Theologian Harvey Cox called it "a breathtaking accomplishment," and sociologist Robert Nisbet described it as "the most comprehensive, theoretically informed, and objective study of magic that I can recall reading."

In 1983, it was placed on the New York Times' list of Books for Vacation Reading as a "sociological theory of magic and of 'people's perception and use of it.'"

==Festivus==

O'Keefe founded Festivus in 1966 to commemorate his first date with his wife Deborah three years earlier. In 1997, their son Dan O'Keefe, a writer on the Seinfeld television series, adapted Festivus for the episode "The Strike". Although many aspects of the O'Keefe family practices made it onto the show, the key piece of the O'Keefe version of Festivus, a clock nailed to a bag on a wall, was replaced by an aluminum pole.

==Personal life==
Daniel and Deborah O'Keefe married in 1963. She is a writer, publishing numerous magazine articles, as well as the books Good Girl Messages and Readers in Wonderland, works of literary criticism. The couple had three sons, each of whom became a writer and or composer/lyricist: Dan O'Keefe, Laurence O'Keefe, and Mark O'Keefe.

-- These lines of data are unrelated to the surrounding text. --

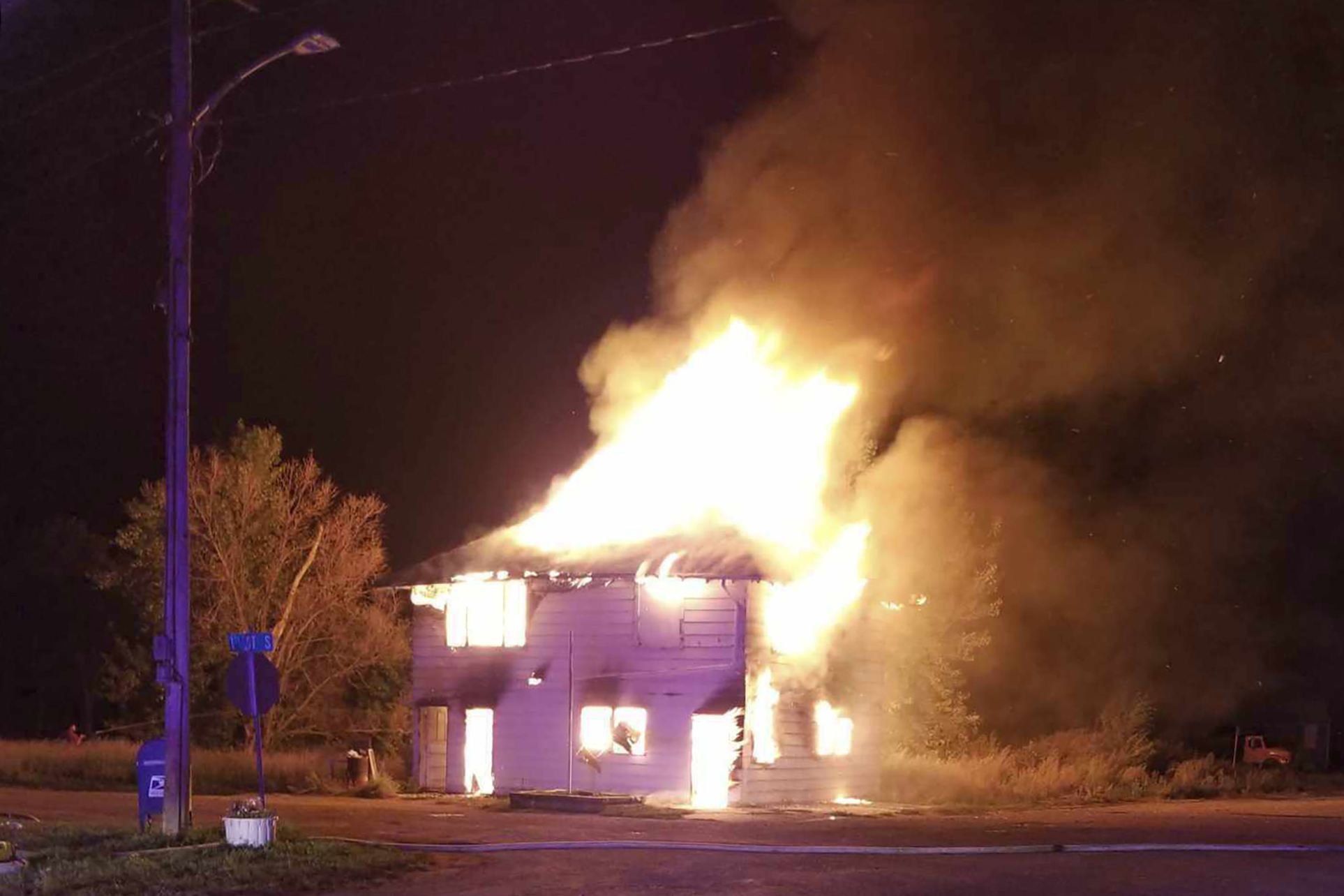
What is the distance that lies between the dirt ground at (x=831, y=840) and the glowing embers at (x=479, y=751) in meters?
0.97

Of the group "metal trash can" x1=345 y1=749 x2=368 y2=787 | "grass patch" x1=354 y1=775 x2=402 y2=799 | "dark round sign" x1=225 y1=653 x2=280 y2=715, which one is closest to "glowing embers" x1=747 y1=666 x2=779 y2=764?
"grass patch" x1=354 y1=775 x2=402 y2=799

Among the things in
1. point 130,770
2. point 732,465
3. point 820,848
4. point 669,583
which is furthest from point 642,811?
point 130,770

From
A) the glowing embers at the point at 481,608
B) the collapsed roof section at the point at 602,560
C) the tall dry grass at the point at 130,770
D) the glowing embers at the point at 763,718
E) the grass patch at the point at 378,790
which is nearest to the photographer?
the collapsed roof section at the point at 602,560

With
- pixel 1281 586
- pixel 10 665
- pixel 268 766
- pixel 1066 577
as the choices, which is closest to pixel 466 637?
pixel 268 766

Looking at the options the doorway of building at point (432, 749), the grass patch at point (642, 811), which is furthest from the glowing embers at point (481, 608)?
the grass patch at point (642, 811)

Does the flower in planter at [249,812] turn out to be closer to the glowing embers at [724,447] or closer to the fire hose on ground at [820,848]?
the fire hose on ground at [820,848]

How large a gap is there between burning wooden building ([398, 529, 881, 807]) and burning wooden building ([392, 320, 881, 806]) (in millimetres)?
35

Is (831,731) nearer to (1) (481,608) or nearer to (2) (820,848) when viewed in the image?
(1) (481,608)

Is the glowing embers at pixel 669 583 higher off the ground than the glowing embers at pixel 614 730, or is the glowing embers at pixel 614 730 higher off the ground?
the glowing embers at pixel 669 583

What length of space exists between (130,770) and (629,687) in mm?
11760

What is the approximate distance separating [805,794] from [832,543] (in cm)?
463

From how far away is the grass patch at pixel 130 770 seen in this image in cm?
2912

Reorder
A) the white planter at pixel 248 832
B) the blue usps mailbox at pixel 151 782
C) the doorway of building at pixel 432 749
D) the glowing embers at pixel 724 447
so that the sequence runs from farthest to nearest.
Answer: the doorway of building at pixel 432 749 → the glowing embers at pixel 724 447 → the blue usps mailbox at pixel 151 782 → the white planter at pixel 248 832

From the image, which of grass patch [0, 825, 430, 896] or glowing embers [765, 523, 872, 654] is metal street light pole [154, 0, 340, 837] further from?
glowing embers [765, 523, 872, 654]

- Dan is a television writer. In addition to Seinfeld, he has written for Silicon Valley, The Drew Carey Show, The League, Veep, and other shows. In 2005, he published a book, The Real Festivus.
- Laurence is a composer, lyricist, and book-writer of musicals, including Batboy and Heathers. He collaborated on the Broadway show Legally Blonde with his wife, Nell Benjamin.
- Mark (aka Markham) has written for television, specifically the David Letterman and Bill Maher series, and for sitcoms including NewsRadio and a show he created, The O'Keefes. He also collaborated with Steven Koren on screenplays for Bruce Almighty and Click.